Es scheint zudem, so formulierte die Suchtbeauftragte in ihrem Grußwort in Berlin weiter, dass viele Verschreibungen nicht zur Behandlung akuter medizinischer Probleme erfolgen, sondern dass sie faktisch zur langfristigen Suchtunterhaltung und zur Vermeidung von Entzugserscheinungen dienen, weil nicht gründlich genug über andere Alternativen in der Behandlung nachgedacht wird. Den niedergelassenen und Hausärzten kommt in diesem Kontext eine besondere Verantwortung zu.

Selbstmedikamentation und Apothekenhopping

Ein Wort zur Selbstmedikation: Die Selbstmedikation mit psychotropen Arzneimitteln ist ein Problem für sich. Selbstmedikation, obwohl sie zunächst das Gesundheitssystem zu entlasten scheint, spart häufig nicht wirklich Kosten – im Gegenteil. Patienten, die sich ihre Medikamente frei beschaffen, gehen in mehrere Apotheken oder bestellen online im Apothekenversandhandel. Daher ist aus suchtpräventiver Perspektive der Online-Handel mit Arzneimitteln ein großes Risiko: Bereits abhängige Patienten können sich so ohne eine angemessene Kontrolle und Beratung Medikamente im Internet bestellen. Dadurch besteht die Gefahr, dass die Zahl der Medikamentenabhängigen weiter zunehmen wird und bereits Abhängige nicht adäquat beraten werden.

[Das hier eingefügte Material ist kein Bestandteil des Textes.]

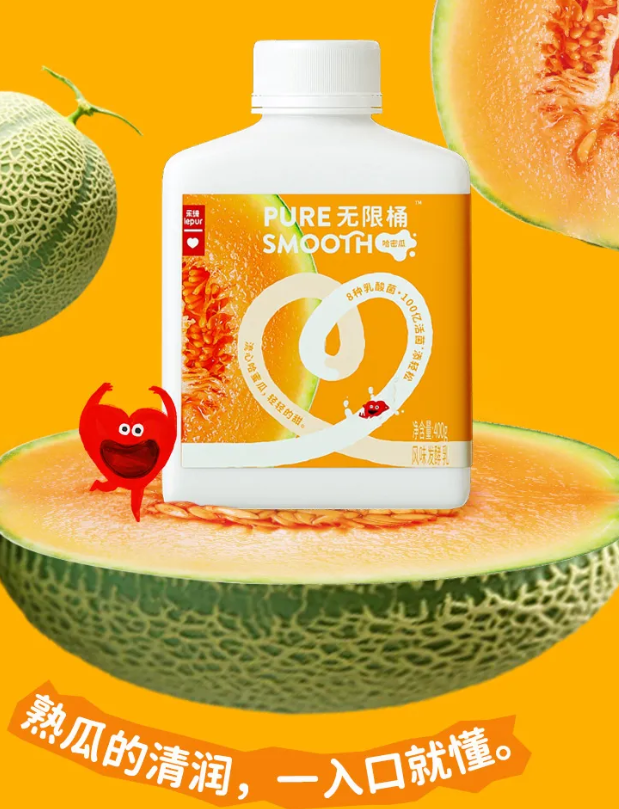 產品高清海報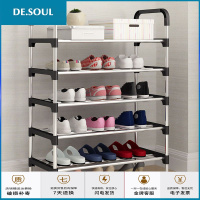 鞋架简易收纳架家用宿舍收纳神器多层组装型鞋柜小号鞋架子
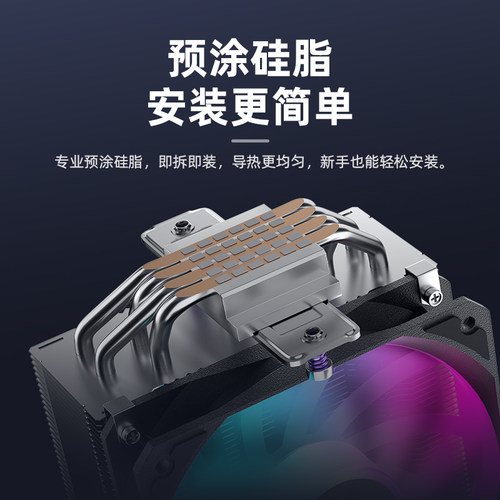 雅浚风冷CPU散热器 四铜管六热管电脑散热器 X600pro单塔双塔静音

Auch über die Lösung dieses Problembereichs muss nachgedacht werden und darüber, ob ein integriertes Behandlungssystem hier Abhilfe schaffen kann. Der „Aktionsplan Drogen und Sucht“ hat das Ziel festgeschrieben, den Missbrauch von psychoaktiven Medikamenten zu reduzieren, Früherkennung und Frühintervention bei unsachgemäßem Gebrauch zu fördern. Durch gezielte Aufklärung sollen insbesondere Frauen angesprochen werden, auf psychische Befindlichkeitsstörungen und Belastungssituationen nicht mit dem Konsum psychoaktiver Arzneimittel zu reagieren. Zudem soll dafür gesorgt werden, dass mehr medikamentenabhängige Menschen einer spezifischen Behandlung zugeführt werden. Um die Erreichbarkeit der medikamentenabhängigen Personen zu erhöhen, ist anzustreben, dass eine Medikamentenabhängigkeit frühzeitiger in der ärztlichen und zahnärztlichen Praxis, im Krankenhaus, aber auch im Rahmen anderer spezifischer Unterstützungssysteme erkannt wird und die Betroffenen zu einer Behandlung motiviert werden. Schließlich muss bei der Verschreibung von psychoaktiven Arzneimitteln eine besondere Sorgfalt angestrebt werden, die dem Grundsatz „weniger ist mehr“ entspricht. Hierfür forderte die Drogenbeauftragte eine enge Kooperation zwischen den Experten für Arzneimittel, den Apothekerinnen und Apothekern und den Hausärzten.

Leitfaden gibt Auskunft

Der neue Leitfaden, der ab sofort für Apotheken und Ärzte erhältlich ist, liefert Informationen darüber, wie Medikamentenabhängige in Apotheken und Praxen auffallen und wie ihnen zu begegnen ist, um sie auf ihr Fehlverhalten anzusprechen und einer Behandlung sprich einem Entzug zuzuleiten.